# AIM OF THE EXERCISE
Could you put into a numbered list only the lines below that start with the line containing "When comparing" and go on through the line containing "Considering (179,84) and", both included and blank lines left out?

>> Start DATA SHOWN

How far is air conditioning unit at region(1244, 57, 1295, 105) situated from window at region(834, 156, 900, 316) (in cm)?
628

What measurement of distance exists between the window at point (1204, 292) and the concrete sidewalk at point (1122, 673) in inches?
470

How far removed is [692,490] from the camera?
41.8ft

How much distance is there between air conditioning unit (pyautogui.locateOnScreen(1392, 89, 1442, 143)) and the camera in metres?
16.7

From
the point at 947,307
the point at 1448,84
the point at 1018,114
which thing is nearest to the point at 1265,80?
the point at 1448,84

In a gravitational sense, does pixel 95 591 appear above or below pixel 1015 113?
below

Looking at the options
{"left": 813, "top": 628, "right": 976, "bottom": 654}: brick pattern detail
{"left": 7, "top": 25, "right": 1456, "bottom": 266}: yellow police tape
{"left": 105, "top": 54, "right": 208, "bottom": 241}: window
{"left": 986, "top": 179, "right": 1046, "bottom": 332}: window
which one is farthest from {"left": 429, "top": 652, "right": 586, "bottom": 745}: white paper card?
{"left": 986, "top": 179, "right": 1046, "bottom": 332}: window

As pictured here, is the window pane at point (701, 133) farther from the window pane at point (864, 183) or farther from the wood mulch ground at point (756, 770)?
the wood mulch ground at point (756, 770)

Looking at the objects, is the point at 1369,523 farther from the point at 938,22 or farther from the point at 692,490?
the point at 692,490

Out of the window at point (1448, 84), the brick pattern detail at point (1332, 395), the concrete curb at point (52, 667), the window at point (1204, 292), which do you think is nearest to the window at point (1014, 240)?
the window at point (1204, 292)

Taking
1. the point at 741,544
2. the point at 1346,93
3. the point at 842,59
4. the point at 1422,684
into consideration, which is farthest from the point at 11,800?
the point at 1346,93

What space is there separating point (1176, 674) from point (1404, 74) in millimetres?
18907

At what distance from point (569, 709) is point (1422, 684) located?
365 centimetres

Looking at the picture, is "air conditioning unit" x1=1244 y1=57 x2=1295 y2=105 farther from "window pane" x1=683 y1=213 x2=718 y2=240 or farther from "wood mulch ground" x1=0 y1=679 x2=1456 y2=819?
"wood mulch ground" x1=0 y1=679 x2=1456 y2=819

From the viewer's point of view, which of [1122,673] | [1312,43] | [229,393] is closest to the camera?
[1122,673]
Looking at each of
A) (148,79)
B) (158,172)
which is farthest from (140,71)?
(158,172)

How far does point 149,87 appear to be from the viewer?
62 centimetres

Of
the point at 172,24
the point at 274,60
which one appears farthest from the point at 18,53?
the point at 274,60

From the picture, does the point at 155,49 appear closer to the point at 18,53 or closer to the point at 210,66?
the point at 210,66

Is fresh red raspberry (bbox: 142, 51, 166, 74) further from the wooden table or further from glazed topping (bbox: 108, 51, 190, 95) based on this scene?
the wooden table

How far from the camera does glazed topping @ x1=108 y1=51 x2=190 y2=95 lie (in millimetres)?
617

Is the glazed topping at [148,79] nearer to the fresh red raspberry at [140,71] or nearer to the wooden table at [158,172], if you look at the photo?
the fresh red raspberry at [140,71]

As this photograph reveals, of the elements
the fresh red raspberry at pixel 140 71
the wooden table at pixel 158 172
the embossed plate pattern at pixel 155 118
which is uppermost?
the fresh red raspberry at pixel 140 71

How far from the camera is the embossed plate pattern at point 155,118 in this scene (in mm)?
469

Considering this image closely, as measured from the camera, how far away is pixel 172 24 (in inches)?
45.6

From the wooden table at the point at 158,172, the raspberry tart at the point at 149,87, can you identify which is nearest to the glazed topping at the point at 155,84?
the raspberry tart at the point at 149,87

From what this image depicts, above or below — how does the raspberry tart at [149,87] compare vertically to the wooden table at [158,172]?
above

>> End DATA SHOWN
>> Start DATA SHOWN

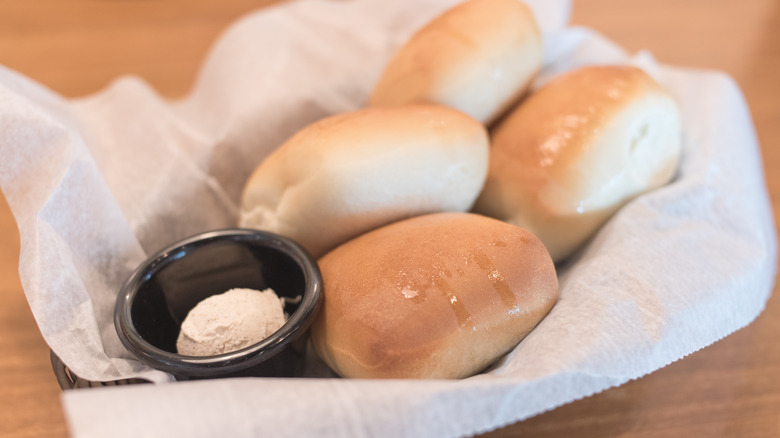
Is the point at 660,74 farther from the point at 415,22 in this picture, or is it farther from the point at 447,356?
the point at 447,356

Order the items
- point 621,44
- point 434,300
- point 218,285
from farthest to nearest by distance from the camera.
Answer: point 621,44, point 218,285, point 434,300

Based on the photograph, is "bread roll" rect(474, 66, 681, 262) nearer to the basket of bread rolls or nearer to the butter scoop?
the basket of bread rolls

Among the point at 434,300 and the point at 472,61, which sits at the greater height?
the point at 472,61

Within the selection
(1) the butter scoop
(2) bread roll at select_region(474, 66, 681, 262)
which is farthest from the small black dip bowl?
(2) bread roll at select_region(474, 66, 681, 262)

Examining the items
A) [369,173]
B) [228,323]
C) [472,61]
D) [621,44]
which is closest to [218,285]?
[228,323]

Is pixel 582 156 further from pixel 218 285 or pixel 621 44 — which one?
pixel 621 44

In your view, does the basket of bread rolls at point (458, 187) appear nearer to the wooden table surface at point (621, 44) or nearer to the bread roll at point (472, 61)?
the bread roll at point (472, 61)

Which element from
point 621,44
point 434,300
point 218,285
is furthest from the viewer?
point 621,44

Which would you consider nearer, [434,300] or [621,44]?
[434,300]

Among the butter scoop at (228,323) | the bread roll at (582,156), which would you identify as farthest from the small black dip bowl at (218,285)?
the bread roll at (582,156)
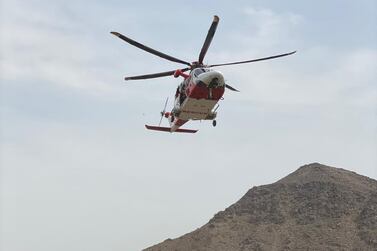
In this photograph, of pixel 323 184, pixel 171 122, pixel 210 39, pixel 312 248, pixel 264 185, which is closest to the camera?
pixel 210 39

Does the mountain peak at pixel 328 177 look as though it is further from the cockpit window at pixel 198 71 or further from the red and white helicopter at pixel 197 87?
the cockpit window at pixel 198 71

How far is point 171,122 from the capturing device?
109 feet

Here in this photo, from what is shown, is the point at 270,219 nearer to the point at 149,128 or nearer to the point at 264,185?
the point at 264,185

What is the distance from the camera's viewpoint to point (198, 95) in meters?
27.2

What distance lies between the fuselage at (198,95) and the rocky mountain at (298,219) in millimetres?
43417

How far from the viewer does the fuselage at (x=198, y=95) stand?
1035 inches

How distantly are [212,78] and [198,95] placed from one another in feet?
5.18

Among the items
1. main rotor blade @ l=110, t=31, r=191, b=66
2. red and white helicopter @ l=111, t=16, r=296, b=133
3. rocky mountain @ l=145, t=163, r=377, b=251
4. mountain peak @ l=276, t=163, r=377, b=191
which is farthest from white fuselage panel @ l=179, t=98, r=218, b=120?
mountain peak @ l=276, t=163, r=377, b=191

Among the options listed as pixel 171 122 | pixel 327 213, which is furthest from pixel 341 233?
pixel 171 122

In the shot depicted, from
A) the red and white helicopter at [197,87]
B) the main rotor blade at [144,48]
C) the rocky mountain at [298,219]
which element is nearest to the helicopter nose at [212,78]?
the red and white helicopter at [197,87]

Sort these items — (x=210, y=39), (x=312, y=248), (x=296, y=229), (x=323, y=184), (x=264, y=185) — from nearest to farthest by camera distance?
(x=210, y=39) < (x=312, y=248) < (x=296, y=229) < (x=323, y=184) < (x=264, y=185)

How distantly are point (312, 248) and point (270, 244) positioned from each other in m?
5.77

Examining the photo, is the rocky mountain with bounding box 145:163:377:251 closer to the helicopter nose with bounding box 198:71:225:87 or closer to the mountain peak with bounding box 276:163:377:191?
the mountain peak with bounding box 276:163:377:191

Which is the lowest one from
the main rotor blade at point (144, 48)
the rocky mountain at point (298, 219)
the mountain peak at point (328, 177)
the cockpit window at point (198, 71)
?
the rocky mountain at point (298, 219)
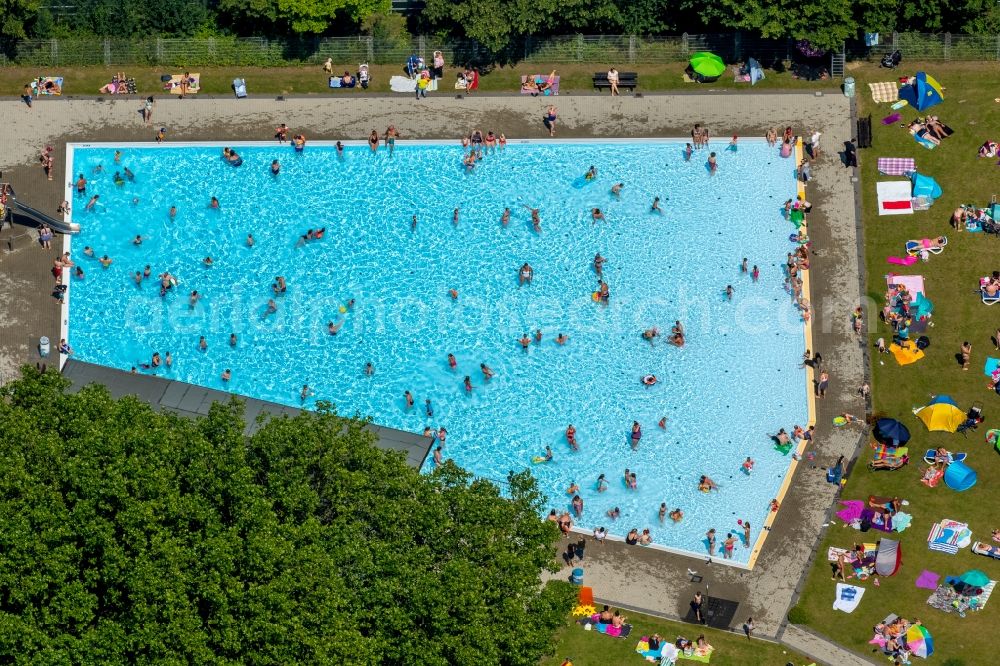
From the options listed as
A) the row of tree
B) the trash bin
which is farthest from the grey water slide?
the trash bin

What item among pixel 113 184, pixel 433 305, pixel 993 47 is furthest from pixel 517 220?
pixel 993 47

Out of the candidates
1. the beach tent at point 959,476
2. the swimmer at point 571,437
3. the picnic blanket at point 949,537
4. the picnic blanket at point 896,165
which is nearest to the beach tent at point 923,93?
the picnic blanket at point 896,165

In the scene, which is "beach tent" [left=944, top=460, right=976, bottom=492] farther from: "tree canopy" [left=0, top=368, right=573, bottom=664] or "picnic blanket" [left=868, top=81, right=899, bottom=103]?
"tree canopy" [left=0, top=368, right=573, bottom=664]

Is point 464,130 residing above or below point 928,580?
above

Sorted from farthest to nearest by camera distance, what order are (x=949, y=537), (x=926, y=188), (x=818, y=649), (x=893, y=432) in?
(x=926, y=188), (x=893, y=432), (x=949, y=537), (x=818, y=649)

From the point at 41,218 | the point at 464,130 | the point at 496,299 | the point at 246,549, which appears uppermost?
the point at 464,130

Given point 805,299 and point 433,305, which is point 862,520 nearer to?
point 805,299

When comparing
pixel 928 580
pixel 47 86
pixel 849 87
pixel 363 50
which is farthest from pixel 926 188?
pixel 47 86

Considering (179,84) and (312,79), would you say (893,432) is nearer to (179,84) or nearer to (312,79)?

>> End DATA SHOWN

# RESULT
1. When comparing
2. pixel 928 580
3. pixel 47 86
4. pixel 849 87
5. pixel 363 50
6. which is farthest from pixel 926 188?
7. pixel 47 86
8. Considering (179,84) and (312,79), would you say (893,432) is nearer to (179,84) or nearer to (312,79)?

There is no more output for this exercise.